My question regards the second term: $\displaystyle \int_{X} f d\nu$. This can be decomposed into its component positive and negative parts: \begin{equation} \int_{X} f d\nu = \left( \int_{X} f^{+} d\nu^{+} - \int_{X} f^{+} d\nu^{-} \right) - \left( \int_{X} f^{-} d\nu^{+} - \int_{X} f^{-} d\nu^{-} \right). \end{equation} For simplicity take $f$ non-negative, then the component integrals can be expressed as: \begin{equation} \tag{1} \label{definition} \int_{X} f d\nu^{+,-} = \inf \left \{ \sum_{i=1}^{n} \inf_{s \text{ simple }} \| f \chi_{E_{i}} + s \|_{L^{\Phi}(\mu)} \nu^{+,-}(E_{i}): (E_{1}, \ldots, E_{n}) \in \mathcal{P} \right \} \end{equation} where $\mathcal{P}$ denotes a partition of $X$. This definition comes from Definition 3.7 in this paper.

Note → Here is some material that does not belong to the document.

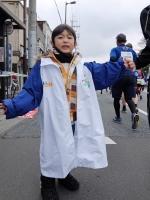 BL150215京都マラソン9-2DSCF2790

$\textbf{Question: }$ How do we arrive at the above definition in Equation $\eqref{definition}$?
My initial thought had been that Equation $\eqref{definition}$ comes from applying the standard definition of a Lebesgue integral: \begin{equation} \int_{X} f d\nu = \sup \left \{ \int_{X} s d\nu: 0 \leq s \leq f, s \text{ simple} \right \} = \sup \left \{ \sum_{i=1}^{n} a_{i} \nu(E_{i}): a_{i} \geq 0, (E_{1}, \ldots, E_{n}) \in \mathcal{P} \right \}, \end{equation} but I am unsure why we are using $\inf_{s \text{ simple }} \| f \chi_{E_{i}} + s \|_{L^{\Phi}(\mu)}$ as the coefficient? My current thought is that it follows somehow from the fact that as an operator $\displaystyle \int_{X}f d\nu$ maps from $L^{\Phi}/\mathcal{M}_{\Phi}$ into $\mathbb{R}$. Any help/references appreciated.